◆ How to complete this task:
Please quote the passage from the verbs lesson below, starting at "She likes chocolate." and ending at "be the object.".

◆ Selected extract:

<<<<

Verbs can be referred to as any action or a state of being.

Verbs | Learn with English Medium

Classification

Auxiliary verbs

Also known as helping verbs, Auxiliary verbs do not imply any specific action per se but bring meaning to another verb.

There are four kinds of auxiliary verbs-

  1. Verb- To be 

Usage- is, am, are, was, were

  1. Verb- To do

Usage- do, does, did

  1. Verb- To have

Usage- has, have, had

  1. Modals-can, could, may, might, etc.

Main or Ordinary verbs

Main or ordinary verbs are ones that tell about the main action that the subject is doing or may tell the condition of the subject. There are two types of main verbs-

  1. Transitive verb

Transitive verbs require an object to complete their meaning.

For example: 

She likes chocolate.

I am looking for my passport.

In the above examples, the verbs are supported with objects.

While identifying the object in these sentences, one may try to answer the question ‘What?’ from the sentence. The answer will be the object.

For example:

In the first example, What does she like? The answer is chocolates (which is the object in the sentence).

In the second example, What was I looking for? The answer is passport  (which is the object in the sentence).

  1. Intransitive verb

Intransitive verbs  are the ones that do not have a direct object after them.

For example: 

The baby smiled.

 She sneezed loudly.

In the above examples the verbs are not supported with any object; hence, the sentence will not have any answer to the question of ‘what’.                                         

Subject Verb Agreement

While framing sentences in the English language, the subject of the sentence and its verb must agree with each other in number. Let’s have a look at some of the rules that must be followed-

  • Rule 1 

When a subject in the sentence is singular, its verb will end with the letter ‘S’. On the other hand, when the subject in the sentence is plural, its verb will remain as is i.e. the letter ‘s’ will not be added at the end of the verb.

For example: 

Radha (the singular subject) cleans (verb with an ‘s’ at the end) the room.

>>>>

◆ Entries provided:
<<<<

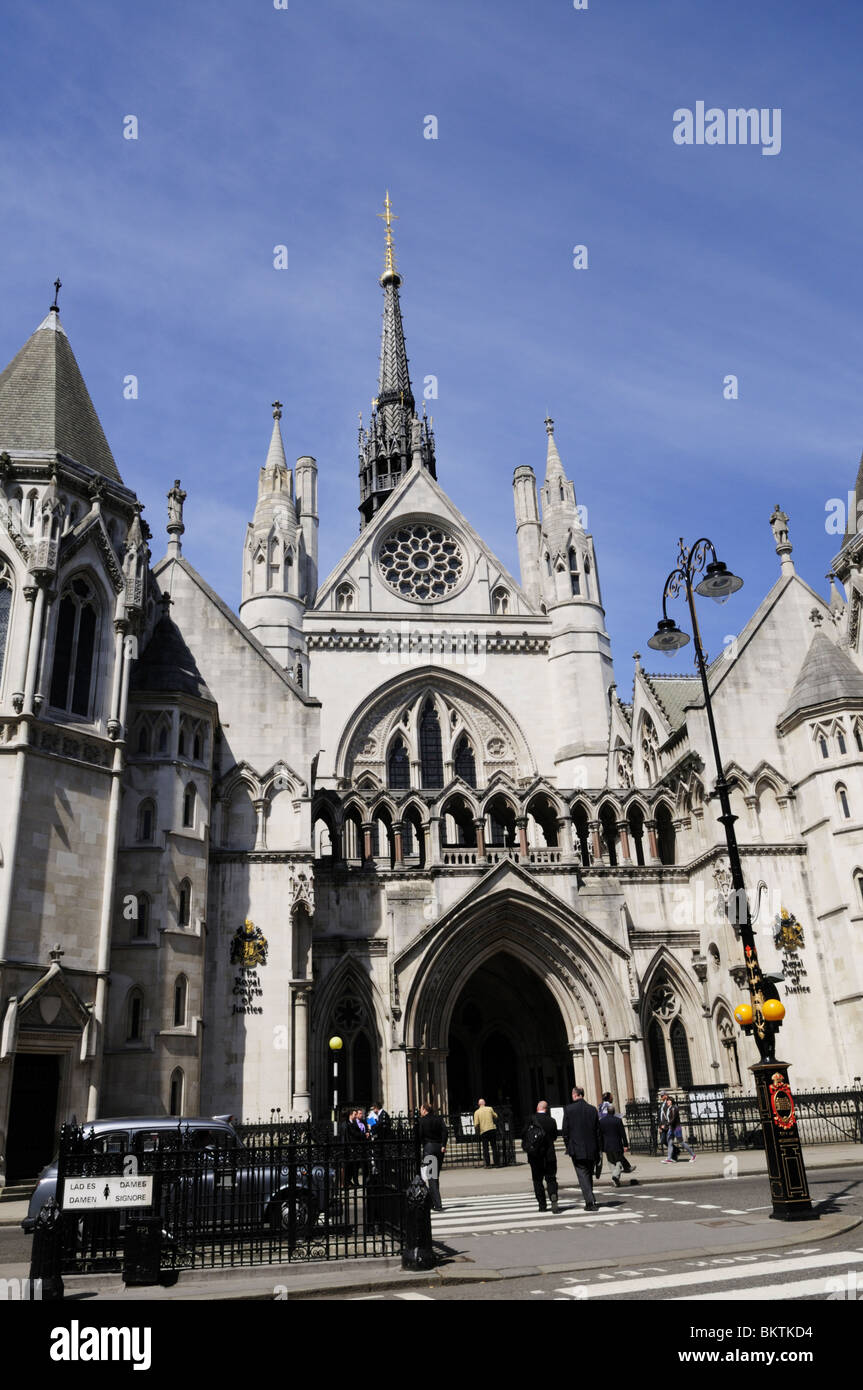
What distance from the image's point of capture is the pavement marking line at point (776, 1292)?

>>>>
<<<<

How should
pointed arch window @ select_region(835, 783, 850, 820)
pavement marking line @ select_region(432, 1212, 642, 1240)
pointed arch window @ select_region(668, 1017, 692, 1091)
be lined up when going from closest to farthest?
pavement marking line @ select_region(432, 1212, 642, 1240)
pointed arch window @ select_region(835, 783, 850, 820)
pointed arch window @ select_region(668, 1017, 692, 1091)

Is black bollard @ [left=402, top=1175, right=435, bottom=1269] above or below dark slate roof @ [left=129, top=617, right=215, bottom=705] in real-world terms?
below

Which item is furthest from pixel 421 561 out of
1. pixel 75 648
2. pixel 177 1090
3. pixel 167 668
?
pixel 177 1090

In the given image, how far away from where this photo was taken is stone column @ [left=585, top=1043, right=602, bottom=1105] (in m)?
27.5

>>>>

◆ Result:
She likes chocolate.

I am looking for my passport.

In the above examples, the verbs are supported with objects.

While identifying the object in these sentences, one may try to answer the question ‘What?’ from the sentence. The answer will be the object.